La mediazione interculturale, di cui abbiamo recentemente parlato qui, è fondamentale per immaginare e implementare buone politiche d’integrazione. Ma chi è e cosa fa un mediatore interculturale? Abbiamo provato a capirlo chiedendo a chi ogni giorno lavora in questo ambito, ma anche raccontandovi cosa sta accadendo “sul campo” in un territorio su cui lavoriamo molto: Novara. Da questa città vengono spunti interessanti sull’evoluzione del ruolo dei mediatori, che ora sono chiamati a nuovi sforzi per gestione della crisi dei profughi ucraini che arrivano in Italia. Crediamo che raccontarlo possa essere utile anche per altri territori che, per forza di cose, sono o saranno presto interessati da questa sfida di accoglienza.
Cosa fanno i mediatori interculturali?
“Il Mediatore interculturale è un operatore competente che funge da cerniera tra gli immigrati e il contesto territoriale e sociale in cui vivono e lavorano.” A questo scopo analizza i bisogni e le risorse di un singolo utente o di un gruppo, orienta e progetta iniziative e strumenti che aiutano l’integrazione. Le funzioni della mediazione sono multiple: traduzione, comunicazione interpersonale tenendo conto delle differenze culturali, etniche, religiose, di genere e di vissuto; saper ascoltare ed essere empatici; riconoscere e valorizzare le differenze”.

-----

▶ _CONSEGNE_
- a) Trascrivi parola per parola il brano sulla mediazione interculturale, cominciando dalle parole "La mediazione interculturale, di" e fermandoti dopo "i mediatori interculturali?".
- b) Nelle righe dell'elenco che vanno da quella contenente "At what distance" fino alla fine dell'elenco, rinomina "building facade" in "house front". Riporta soltanto queste righe, lasciando invariato tutto il resto.
Il brano e l'elenco sono materiali distinti, senza legami tra loro.

-----

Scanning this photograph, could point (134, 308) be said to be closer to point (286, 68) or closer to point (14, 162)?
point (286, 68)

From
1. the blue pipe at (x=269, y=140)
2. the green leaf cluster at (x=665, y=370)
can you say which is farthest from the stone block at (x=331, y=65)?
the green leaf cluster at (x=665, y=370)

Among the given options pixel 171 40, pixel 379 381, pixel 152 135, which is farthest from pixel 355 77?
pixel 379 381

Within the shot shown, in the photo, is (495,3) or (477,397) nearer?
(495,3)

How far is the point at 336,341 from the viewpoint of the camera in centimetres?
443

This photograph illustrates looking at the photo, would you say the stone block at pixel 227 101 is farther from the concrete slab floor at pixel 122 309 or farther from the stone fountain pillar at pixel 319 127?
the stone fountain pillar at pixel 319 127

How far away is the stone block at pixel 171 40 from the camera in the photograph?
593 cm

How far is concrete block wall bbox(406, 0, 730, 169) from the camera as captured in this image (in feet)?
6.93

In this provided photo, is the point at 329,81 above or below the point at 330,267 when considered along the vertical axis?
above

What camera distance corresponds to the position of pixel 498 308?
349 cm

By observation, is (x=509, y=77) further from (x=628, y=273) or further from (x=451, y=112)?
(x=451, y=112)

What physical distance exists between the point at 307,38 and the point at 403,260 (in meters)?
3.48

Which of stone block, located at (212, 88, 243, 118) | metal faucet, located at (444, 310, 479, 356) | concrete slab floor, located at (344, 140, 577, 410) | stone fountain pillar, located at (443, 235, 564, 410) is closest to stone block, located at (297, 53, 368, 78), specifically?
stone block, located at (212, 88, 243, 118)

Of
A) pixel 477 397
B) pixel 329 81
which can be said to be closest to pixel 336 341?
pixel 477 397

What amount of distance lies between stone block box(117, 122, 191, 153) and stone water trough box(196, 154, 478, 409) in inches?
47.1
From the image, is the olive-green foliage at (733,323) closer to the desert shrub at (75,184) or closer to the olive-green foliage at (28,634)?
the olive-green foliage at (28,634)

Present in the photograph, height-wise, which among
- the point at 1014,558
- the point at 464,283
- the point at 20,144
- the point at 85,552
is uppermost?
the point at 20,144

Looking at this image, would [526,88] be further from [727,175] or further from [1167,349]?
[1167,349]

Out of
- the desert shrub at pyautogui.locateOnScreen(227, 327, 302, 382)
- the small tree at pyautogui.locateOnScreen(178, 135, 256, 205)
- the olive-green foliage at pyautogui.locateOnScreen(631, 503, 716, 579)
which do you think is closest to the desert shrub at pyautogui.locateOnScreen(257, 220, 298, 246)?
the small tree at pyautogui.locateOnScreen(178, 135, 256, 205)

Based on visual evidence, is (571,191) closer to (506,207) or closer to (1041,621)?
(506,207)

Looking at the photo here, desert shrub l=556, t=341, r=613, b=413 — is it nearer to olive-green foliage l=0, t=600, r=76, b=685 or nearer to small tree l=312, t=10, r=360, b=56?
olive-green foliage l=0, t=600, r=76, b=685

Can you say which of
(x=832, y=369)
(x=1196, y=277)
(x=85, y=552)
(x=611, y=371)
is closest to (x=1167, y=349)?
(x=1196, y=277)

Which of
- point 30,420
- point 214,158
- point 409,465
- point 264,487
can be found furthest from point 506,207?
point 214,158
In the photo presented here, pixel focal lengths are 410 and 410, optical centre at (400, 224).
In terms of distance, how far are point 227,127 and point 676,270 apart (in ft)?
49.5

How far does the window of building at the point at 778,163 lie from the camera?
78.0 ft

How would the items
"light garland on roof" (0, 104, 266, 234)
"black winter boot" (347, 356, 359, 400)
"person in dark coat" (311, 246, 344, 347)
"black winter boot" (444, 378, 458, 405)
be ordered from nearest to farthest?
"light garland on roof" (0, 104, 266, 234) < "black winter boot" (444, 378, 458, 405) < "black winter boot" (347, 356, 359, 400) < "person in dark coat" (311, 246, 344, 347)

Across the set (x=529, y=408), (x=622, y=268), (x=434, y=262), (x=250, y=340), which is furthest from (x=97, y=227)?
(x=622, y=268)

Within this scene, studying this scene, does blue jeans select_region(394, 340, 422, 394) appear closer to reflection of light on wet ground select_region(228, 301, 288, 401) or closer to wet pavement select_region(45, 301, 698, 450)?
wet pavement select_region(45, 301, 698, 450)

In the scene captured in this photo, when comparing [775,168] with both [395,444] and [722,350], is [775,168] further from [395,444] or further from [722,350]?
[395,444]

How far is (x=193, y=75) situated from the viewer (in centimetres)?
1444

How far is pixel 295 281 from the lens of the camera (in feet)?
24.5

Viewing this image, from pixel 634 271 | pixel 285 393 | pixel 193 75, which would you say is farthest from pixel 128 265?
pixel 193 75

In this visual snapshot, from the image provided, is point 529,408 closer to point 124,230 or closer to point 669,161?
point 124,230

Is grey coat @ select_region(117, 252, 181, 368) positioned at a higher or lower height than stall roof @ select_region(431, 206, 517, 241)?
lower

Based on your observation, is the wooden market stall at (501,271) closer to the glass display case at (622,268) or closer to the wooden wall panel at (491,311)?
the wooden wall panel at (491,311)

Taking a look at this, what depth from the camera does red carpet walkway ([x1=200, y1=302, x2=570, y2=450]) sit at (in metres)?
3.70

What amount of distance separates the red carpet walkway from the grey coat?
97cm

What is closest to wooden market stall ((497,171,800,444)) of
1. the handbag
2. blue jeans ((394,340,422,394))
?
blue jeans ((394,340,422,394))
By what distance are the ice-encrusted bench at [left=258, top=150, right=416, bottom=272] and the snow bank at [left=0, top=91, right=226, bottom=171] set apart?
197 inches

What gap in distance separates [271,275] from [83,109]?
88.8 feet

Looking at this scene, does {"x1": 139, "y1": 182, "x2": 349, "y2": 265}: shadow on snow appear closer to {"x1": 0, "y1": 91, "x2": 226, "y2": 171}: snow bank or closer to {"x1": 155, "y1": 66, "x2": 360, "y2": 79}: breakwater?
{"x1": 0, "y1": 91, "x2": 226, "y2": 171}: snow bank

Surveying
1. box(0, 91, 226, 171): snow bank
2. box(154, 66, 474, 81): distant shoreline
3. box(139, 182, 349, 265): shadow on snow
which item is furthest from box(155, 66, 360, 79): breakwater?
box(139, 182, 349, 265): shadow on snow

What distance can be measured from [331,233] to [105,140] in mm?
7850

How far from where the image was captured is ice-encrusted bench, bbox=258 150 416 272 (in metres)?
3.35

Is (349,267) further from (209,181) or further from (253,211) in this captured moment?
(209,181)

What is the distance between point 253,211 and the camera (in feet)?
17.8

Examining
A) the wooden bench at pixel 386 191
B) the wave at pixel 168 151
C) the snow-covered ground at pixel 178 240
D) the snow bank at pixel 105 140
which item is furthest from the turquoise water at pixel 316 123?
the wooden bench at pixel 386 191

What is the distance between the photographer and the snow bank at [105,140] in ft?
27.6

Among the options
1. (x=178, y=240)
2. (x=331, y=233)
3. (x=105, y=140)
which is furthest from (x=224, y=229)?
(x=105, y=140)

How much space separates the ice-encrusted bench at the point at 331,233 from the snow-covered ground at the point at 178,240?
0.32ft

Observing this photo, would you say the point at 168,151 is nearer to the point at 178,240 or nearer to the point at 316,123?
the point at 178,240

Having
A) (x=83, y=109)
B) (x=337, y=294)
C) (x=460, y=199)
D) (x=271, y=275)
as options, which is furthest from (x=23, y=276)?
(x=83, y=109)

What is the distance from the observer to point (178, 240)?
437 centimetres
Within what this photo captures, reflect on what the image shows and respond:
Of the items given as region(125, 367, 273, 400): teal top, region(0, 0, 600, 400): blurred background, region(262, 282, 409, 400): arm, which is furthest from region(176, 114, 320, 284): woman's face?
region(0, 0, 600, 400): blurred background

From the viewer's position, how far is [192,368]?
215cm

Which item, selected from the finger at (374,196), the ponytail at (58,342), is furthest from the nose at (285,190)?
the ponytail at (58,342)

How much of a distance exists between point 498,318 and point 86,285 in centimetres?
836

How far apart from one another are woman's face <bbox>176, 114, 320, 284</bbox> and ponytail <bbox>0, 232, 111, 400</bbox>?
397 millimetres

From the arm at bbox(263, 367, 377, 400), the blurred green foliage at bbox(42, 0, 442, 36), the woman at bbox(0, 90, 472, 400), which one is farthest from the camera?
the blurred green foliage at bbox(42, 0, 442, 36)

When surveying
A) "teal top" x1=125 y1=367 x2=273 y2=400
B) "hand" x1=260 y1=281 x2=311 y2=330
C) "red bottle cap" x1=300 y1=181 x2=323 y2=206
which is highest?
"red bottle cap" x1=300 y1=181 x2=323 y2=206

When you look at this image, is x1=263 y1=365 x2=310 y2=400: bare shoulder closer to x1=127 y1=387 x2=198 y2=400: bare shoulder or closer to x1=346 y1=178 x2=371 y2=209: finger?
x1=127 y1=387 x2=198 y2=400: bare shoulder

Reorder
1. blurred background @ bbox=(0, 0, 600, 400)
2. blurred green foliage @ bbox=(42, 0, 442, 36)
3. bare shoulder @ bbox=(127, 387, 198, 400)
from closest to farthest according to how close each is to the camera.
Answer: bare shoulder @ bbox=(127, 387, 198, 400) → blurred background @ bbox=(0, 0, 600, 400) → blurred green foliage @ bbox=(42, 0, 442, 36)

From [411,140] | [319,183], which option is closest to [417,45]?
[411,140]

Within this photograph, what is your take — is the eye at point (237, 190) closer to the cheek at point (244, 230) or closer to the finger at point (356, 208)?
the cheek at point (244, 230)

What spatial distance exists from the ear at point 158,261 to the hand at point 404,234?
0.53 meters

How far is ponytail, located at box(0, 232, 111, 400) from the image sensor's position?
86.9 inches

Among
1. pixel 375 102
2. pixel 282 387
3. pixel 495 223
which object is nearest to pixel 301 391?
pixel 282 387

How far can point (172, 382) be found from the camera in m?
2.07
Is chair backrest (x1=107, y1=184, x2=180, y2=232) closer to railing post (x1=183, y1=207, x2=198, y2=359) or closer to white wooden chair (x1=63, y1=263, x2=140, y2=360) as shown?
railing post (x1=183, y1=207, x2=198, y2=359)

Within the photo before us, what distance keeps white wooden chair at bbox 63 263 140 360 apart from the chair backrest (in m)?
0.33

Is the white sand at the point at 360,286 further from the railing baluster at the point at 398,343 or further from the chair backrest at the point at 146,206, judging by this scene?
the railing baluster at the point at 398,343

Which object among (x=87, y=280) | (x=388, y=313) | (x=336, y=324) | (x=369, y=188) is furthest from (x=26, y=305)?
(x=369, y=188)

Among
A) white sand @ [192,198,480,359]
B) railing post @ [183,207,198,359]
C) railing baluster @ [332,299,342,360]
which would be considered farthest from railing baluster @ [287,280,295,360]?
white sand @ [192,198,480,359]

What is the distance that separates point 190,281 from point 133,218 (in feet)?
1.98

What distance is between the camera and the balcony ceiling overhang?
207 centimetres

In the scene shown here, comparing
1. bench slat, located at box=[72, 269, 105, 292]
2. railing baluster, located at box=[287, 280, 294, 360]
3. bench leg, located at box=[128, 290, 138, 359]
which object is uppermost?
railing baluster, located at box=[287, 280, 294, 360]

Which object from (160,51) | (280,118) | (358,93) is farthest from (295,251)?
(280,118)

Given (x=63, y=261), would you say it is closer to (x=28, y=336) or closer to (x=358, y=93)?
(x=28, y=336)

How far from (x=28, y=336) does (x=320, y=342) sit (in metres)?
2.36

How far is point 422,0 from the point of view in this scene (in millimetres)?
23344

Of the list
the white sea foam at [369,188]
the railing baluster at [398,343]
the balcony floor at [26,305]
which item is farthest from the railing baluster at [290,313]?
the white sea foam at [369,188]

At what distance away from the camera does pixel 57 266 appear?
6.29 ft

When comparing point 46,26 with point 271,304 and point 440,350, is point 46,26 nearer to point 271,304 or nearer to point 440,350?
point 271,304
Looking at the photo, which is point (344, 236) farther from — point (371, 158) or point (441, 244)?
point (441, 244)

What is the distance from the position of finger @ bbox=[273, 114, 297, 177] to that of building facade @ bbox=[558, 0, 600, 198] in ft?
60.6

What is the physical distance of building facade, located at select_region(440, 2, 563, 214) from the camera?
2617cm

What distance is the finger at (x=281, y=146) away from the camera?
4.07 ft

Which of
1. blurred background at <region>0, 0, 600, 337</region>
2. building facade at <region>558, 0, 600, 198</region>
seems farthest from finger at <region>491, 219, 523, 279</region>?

-----

▶ _SOLUZIONI_
- a)
La mediazione interculturale, di cui abbiamo recentemente parlato qui, è fondamentale per immaginare e implementare buone politiche d’integrazione. Ma chi è e cosa fa un mediatore interculturale? Abbiamo provato a capirlo chiedendo a chi ogni giorno lavora in questo ambito, ma anche raccontandovi cosa sta accadendo “sul campo” in un territorio su cui lavoriamo molto: Novara. Da questa città vengono spunti interessanti sull’evoluzione del ruolo dei mediatori, che ora sono chiamati a nuovi sforzi per gestione della crisi dei profughi ucraini che arrivano in Italia. Crediamo che raccontarlo possa essere utile anche per altri territori che, per forza di cose, sono o saranno presto interessati da questa sfida di accoglienza.
Cosa fanno i mediatori interculturali?

- b)
At what distance away from the camera does pixel 57 266 appear?
6.29 ft

When comparing point 46,26 with point 271,304 and point 440,350, is point 46,26 nearer to point 271,304 or nearer to point 440,350?
point 271,304
Looking at the photo, which is point (344, 236) farther from — point (371, 158) or point (441, 244)?
point (441, 244)

What is the distance from the position of finger @ bbox=[273, 114, 297, 177] to that of house front @ bbox=[558, 0, 600, 198] in ft?
60.6

What is the physical distance of house front, located at select_region(440, 2, 563, 214) from the camera?
2617cm

What distance is the finger at (x=281, y=146) away from the camera?
4.07 ft

Which of
1. blurred background at <region>0, 0, 600, 337</region>
2. house front at <region>558, 0, 600, 198</region>
seems farthest from finger at <region>491, 219, 523, 279</region>?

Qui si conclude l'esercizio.